For $n=1$, this is exactly inverse transform sampling (as shown below).
Motivation
If we want to generate points in a circle $D^2$ randomly but uniformly on a computer, it is a bit tricky. We cannot easily say "create points uniformly on a circle", as most programming languages only provide uniformly generated random points on an interval. But we have the polar coordinate transformation
$$ \Phi \colon (0,R) \times (0,2 \pi) \to D^2 \;,$$
so we can randomly choose points on those two intervals, right? Wrong! What we would get is the following.
This polar coordinate transformation "stretches and squashes" space non uniformly, making the points denser for smaller radii and less dense for larger radii. So we need to somehow transform the randomly generated points before we transform them to the disc in the end.
The answer is to randomly generate points uniformly on $(0,1)^2$, and then apply the function
$$\Psi \colon (0,1)^2 \to (0,R) \times (0,2\pi)\;, \; (r,\theta) \mapsto (R\sqrt{r}, 2\pi\theta) \;,$$
and only then apply the polar coordinate transformation $\Phi$, after which we get the desired result.
I want to generalize this.
My problem
I totally understand the intuition behind it.
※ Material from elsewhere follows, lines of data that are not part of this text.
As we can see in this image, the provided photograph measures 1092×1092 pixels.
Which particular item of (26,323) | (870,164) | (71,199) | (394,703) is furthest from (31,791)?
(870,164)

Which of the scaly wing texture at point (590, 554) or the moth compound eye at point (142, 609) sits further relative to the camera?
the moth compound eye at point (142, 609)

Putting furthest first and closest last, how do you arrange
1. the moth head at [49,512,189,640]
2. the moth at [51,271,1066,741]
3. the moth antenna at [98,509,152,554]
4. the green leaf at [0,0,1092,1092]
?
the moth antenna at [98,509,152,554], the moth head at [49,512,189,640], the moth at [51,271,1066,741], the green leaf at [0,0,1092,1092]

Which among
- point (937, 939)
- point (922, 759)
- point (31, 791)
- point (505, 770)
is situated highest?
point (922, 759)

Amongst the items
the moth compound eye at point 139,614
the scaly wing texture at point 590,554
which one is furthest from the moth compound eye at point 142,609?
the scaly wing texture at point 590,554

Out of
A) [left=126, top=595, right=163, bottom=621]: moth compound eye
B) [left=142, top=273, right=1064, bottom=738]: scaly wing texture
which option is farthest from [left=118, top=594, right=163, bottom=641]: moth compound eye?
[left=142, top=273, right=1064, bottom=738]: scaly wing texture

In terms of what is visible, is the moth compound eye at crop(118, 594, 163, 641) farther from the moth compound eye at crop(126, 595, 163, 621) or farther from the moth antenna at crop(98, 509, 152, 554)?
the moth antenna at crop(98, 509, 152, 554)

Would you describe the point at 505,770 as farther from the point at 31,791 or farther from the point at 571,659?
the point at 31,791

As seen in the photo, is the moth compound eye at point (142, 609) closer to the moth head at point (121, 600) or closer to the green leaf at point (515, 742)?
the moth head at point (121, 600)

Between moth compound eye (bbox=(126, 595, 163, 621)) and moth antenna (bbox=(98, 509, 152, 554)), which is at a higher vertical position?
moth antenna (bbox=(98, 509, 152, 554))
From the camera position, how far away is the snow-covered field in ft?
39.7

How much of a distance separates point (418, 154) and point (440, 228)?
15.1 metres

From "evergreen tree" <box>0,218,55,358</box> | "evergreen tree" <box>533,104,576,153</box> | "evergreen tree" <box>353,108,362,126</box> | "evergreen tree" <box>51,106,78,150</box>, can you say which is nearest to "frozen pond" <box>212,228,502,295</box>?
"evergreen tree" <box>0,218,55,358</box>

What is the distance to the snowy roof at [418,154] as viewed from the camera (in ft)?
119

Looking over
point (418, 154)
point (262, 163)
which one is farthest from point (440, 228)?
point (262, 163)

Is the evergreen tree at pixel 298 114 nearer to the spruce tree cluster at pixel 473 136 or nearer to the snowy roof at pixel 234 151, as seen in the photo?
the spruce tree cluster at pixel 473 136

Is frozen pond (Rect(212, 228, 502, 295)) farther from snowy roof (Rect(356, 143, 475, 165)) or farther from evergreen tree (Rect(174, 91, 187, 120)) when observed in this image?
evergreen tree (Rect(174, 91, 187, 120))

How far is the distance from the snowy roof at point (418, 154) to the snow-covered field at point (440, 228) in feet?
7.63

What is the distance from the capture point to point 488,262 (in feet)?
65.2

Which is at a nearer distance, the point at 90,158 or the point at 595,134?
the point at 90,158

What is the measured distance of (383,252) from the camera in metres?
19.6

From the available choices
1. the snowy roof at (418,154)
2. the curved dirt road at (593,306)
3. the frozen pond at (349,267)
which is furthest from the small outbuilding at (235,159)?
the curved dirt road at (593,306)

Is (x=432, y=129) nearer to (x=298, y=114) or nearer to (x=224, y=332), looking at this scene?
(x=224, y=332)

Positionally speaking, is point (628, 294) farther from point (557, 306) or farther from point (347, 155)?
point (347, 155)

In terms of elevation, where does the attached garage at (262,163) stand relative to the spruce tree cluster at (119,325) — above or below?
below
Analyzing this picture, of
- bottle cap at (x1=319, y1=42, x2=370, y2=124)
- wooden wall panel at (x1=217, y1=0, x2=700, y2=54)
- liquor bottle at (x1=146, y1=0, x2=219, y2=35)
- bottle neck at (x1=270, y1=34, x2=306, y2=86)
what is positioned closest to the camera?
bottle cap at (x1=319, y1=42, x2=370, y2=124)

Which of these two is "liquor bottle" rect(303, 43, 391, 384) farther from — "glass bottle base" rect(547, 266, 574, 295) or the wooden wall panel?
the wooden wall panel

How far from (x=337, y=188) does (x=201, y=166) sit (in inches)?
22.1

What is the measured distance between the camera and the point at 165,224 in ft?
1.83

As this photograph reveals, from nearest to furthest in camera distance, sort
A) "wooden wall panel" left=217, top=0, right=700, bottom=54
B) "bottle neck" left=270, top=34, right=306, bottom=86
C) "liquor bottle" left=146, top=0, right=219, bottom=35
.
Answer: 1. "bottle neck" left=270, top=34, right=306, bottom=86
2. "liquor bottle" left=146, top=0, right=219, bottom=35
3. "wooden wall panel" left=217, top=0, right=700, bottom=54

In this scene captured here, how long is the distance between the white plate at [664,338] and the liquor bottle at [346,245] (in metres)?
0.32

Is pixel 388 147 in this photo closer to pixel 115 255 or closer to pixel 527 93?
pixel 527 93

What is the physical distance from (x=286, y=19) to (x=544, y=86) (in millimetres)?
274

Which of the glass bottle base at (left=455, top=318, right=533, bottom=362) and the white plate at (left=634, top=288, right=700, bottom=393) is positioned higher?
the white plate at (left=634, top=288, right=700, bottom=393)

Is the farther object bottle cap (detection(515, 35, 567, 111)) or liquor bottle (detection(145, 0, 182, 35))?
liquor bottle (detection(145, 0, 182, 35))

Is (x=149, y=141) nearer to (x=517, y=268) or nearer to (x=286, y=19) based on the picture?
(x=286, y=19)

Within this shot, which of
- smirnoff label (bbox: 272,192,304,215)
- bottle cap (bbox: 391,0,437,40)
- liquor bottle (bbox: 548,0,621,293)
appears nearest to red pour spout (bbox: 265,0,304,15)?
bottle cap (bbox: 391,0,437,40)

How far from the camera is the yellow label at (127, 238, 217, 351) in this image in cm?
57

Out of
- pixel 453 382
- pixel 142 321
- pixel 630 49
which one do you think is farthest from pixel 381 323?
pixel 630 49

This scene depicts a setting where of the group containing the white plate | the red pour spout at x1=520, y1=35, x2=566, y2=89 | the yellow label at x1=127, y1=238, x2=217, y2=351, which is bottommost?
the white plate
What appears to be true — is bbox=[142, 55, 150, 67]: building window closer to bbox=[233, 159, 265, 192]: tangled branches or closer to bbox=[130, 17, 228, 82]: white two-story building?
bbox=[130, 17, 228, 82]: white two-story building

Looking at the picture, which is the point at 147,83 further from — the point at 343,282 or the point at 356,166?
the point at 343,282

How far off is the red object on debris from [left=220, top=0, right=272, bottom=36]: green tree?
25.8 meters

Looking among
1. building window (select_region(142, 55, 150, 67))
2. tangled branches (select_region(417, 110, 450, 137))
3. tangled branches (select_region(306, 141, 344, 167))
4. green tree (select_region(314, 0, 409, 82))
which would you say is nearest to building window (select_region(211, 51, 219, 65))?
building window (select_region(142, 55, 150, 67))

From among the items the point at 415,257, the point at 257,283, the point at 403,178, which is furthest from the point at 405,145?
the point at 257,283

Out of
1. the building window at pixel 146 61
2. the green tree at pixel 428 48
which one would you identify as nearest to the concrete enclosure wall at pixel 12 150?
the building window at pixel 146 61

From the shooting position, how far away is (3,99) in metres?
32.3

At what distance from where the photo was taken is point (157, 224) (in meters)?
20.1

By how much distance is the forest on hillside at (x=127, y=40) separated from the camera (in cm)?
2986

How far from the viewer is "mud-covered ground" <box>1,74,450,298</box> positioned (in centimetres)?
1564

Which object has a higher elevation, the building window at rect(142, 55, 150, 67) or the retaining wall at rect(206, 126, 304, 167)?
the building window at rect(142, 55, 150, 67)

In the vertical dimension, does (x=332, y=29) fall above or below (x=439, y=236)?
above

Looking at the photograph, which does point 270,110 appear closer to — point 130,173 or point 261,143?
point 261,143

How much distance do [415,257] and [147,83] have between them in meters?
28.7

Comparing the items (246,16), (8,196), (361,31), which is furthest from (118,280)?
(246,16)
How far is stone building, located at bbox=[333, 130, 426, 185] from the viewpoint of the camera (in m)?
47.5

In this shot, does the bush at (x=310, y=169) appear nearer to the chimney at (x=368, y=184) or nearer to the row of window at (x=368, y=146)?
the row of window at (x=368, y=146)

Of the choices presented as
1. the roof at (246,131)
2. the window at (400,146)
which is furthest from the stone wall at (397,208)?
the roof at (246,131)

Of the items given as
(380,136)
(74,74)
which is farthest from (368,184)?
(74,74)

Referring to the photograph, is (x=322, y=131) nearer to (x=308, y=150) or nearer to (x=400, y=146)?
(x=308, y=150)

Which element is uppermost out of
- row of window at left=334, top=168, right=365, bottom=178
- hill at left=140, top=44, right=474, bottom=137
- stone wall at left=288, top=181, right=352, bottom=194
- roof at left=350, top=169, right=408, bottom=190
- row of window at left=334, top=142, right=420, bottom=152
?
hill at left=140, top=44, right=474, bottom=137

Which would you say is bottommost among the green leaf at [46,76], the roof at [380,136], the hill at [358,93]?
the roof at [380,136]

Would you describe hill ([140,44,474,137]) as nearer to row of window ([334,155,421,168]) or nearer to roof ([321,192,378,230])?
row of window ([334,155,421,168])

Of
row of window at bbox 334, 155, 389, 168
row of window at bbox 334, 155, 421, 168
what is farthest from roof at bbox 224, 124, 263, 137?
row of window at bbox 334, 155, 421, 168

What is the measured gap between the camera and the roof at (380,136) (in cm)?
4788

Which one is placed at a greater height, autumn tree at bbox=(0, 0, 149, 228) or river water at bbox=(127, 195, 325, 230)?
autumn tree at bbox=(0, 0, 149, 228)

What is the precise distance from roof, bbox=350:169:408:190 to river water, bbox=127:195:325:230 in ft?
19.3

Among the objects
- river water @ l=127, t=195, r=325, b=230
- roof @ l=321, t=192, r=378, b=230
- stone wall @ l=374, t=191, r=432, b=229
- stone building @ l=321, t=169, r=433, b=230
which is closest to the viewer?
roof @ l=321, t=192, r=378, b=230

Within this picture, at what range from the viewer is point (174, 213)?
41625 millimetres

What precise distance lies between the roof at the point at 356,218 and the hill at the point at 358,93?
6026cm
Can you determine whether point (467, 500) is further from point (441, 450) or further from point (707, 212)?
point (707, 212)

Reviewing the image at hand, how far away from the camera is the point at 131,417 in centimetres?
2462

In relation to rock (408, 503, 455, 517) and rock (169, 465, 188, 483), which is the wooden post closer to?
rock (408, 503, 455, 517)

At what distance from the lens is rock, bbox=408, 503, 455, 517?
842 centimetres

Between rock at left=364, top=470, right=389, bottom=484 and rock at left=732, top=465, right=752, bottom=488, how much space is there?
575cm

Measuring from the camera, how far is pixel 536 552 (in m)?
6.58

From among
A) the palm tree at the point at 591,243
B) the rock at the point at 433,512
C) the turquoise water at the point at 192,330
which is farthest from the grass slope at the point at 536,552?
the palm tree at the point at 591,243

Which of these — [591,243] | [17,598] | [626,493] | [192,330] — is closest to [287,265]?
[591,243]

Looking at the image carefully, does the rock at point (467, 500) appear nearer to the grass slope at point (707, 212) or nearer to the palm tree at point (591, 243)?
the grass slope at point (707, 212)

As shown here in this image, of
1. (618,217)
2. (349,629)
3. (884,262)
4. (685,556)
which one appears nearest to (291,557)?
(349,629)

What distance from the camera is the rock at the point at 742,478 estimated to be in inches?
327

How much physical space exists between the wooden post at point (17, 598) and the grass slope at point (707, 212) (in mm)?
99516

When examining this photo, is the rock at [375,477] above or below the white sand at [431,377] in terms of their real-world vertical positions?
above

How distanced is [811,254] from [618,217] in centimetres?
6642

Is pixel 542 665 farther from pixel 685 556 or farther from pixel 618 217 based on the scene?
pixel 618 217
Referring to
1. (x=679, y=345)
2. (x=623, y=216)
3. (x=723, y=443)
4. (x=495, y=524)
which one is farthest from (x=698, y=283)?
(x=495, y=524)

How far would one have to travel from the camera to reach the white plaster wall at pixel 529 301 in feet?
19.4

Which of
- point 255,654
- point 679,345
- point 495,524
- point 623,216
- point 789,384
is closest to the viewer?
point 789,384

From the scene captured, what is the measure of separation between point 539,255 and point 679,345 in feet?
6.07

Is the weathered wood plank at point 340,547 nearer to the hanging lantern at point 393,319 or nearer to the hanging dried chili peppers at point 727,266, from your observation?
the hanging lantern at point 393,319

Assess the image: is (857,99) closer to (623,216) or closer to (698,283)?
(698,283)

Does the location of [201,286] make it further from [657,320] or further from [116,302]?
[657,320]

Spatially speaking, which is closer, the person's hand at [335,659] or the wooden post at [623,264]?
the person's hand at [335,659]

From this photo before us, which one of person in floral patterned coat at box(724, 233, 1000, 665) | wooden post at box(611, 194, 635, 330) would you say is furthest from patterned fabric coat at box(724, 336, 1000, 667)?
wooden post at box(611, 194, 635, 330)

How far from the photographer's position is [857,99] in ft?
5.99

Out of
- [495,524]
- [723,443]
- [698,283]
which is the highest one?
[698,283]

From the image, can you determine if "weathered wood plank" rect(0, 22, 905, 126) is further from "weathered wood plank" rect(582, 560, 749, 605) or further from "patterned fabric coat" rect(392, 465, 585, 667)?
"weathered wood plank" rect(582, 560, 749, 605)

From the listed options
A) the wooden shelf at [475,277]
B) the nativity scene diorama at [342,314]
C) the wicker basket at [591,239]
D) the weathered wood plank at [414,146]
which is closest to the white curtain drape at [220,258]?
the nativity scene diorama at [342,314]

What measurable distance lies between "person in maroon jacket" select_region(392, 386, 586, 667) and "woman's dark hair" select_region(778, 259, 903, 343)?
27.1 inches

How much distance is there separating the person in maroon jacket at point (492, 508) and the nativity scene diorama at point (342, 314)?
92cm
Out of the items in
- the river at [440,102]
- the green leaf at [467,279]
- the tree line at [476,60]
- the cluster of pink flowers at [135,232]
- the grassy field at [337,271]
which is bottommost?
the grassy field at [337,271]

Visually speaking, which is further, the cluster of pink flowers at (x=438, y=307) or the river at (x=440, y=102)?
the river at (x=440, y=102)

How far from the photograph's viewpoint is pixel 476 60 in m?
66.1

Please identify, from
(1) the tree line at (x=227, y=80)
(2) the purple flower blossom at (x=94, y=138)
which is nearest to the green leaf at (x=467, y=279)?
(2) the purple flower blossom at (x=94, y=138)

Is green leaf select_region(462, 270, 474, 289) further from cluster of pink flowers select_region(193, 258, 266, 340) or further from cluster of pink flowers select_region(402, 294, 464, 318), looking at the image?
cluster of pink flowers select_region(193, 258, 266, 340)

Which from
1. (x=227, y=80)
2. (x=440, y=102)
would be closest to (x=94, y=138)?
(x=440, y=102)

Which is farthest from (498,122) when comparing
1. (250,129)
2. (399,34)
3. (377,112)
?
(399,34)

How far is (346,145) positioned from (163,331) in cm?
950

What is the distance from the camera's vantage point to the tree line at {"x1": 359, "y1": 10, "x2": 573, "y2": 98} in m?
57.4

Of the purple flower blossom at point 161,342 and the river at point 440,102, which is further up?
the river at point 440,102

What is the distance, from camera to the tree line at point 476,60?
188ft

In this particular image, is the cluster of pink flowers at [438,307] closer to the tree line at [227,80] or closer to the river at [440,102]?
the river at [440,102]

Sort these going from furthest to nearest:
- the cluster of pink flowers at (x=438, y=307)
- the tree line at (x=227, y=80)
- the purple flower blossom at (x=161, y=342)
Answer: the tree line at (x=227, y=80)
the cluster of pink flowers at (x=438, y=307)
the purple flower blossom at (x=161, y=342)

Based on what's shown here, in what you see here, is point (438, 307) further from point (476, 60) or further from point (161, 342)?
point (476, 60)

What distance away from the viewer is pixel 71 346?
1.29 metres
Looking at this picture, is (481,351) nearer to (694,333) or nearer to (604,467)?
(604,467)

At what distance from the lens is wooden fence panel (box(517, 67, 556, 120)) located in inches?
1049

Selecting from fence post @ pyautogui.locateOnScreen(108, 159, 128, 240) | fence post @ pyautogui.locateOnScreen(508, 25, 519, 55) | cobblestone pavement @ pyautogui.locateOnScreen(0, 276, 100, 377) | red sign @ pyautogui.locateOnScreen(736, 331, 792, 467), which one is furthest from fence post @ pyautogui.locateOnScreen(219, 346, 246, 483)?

There are many resources that give a good explanation for this specific example, but I see no satisfying proof of the result in a way that I can generalize it.
- https://blogs.sas.com/content/iml/2016/03/30/generate-uniform-2d-ball.html (which is where I got the images)
- https://stats.stackexchange.com/questions/481543/generating-random-points-uniformly-on-a-disk
- https://stackoverflow.com/questions/5837572/generate-a-random-point-within-a-circle-uniformly/50746409#50746409
- https://quantinterview.github.io/Random-Point-Circle/
I struggle to generalize this problem.
My try to solve it
The inverse transform sampling method allows the following. (Note: All sigma algebras are implied to be the borel/lebesgue sigma algebra.)
Let $f \colon (a,b) \to [0,\infty)$ be a density function (i.e. it has to be measurable and $\int_{(a,b)} f d\lambda = 1$). Define the probability density measure $\mu \colon = (E \mapsto \int 1_E f d\lambda_{(a,b)})$.
We can then find a measurable function $\Psi \colon (0,1) \to (a,b)$, such that $\lambda_{(0,1)} \circ \Psi^{-1} = \mu$, namely $\Psi = F^{-1}$ for $F = (x \mapsto \int 1_{(a,x)} f d\lambda_{(a,b)})$, the cumulative distribution function.
I tried to do multiple fubinis where I integrate every coordinate fully except for one, after which I have the one dimensional version of this problem. But then it didn't seem to all tie up nicely in the end. That solution to the problem, if it worked, also would mean that every coordinate gets transformed independently to $A$, which doesn't feel right. Or does that work?